Governor Jerry Brown and his staff are exchanging high-fives over balancing California’s budget, but the people on whose backs it was balanced are not rejoicing. The state’s high-wire act has been called “the ultimate in austerity budgets.”
Welfare payments, health care for the poor, and benefits for the elderly and disabled have been slashed. State workers have been downsized. School districts in need of cash have been reduced to borrowing through “capital appreciation bonds” bearing 300% interest. In one notorious case, the Santa Ana school district actually borrowed at 1,000% interest. And the governor acknowledges that California still faces a “wall of debt” amounting to $28 billion. Some analysts put it much higher than that.
At the end of the 20th century, California was ranked the sixth largest economy in the world. By 2012, it had slipped to number twelve. It is coming back up, in part because European countries are falling further into recession; but California’s poverty rate remains the highest in the country. More than eight million Californians struggle to meet their daily needs, and one in four children lives in poverty. Income inequality is higher in the nation’s most populous state than in almost any other.
California cannot solve its budget problems by slashing services that have already been cut to the bone or raising sales taxes that hurt the poor far more than the rich. We are fighting over a pie that remains too small. The pie itself needs to be expanded – and it can be.
How? By reclaiming that portion that is now siphoned off in interest and bank fees. When tallied up at every stage of production, interest has been calculated to claim one-third of everything we buy.
How can that money be recaptured? By owning the bank.
The approach was pioneered in North Dakota, the only state to escape the 2008 banking crisis. North Dakota has the lowest unemployment rate in the country, the lowest foreclosure rate, the lowest default rate on credit card debt, and no state debt at all. It is also the only state to own its own bank.
In the fall of 2011, a bill for a feasibility study for a state-owned bank passed both houses of the California legislature. The Public Banking Institute, which I founded and chair, was instrumental in helping to get the bill as far as it got. But it died when Jerry Brown vetoed it. His rationale was that we already have a banking committee, and that the matter could be explored in-house. Needless to say, however, we have heard no more about it since.

● **Required action**:
Answer these questions using the text on California's budget:
1. How large is the "wall of debt" that the governor acknowledges California still faces?
2. Where did California rank among the world's economies by 2012?
3. Which state is described as the only one to own its own bank?

● **Data segment**:
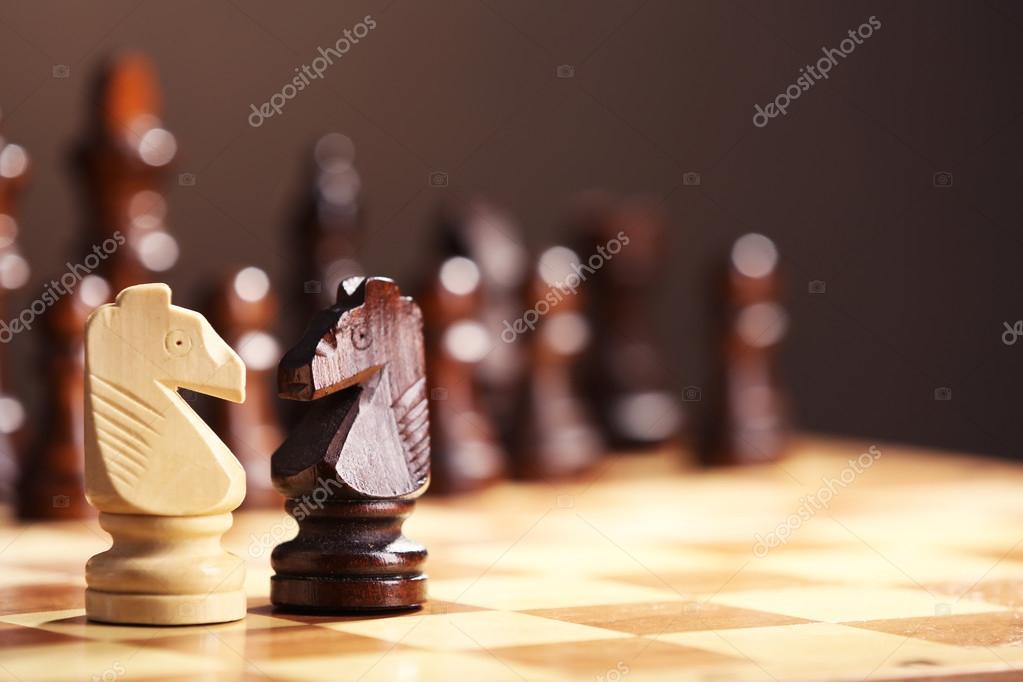 Premium Photo  Closeup of chess pieces on the chessboard under the lights  with a blurry background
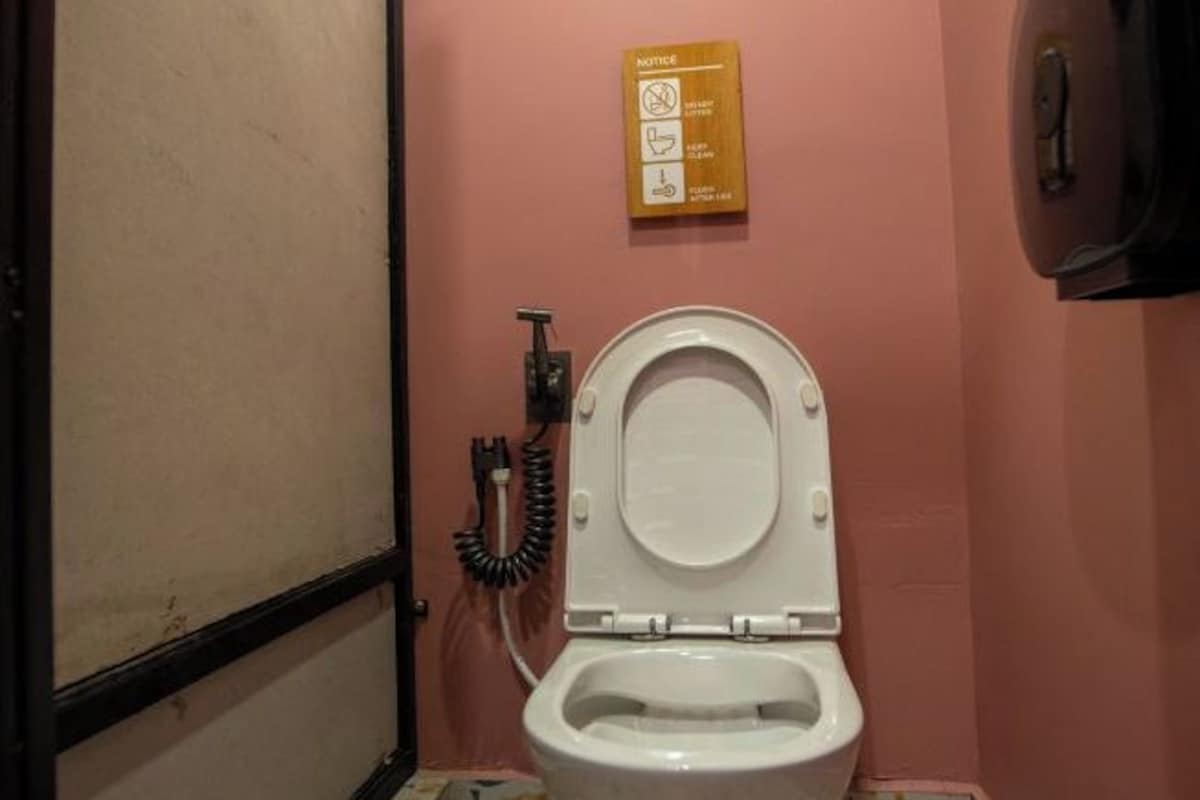 A bathroom with a toilet, a hand dryer, and a notice board with safety instructions.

● **Exercise solution**:
1. $28 billion.
2. Number twelve.
3. North Dakota.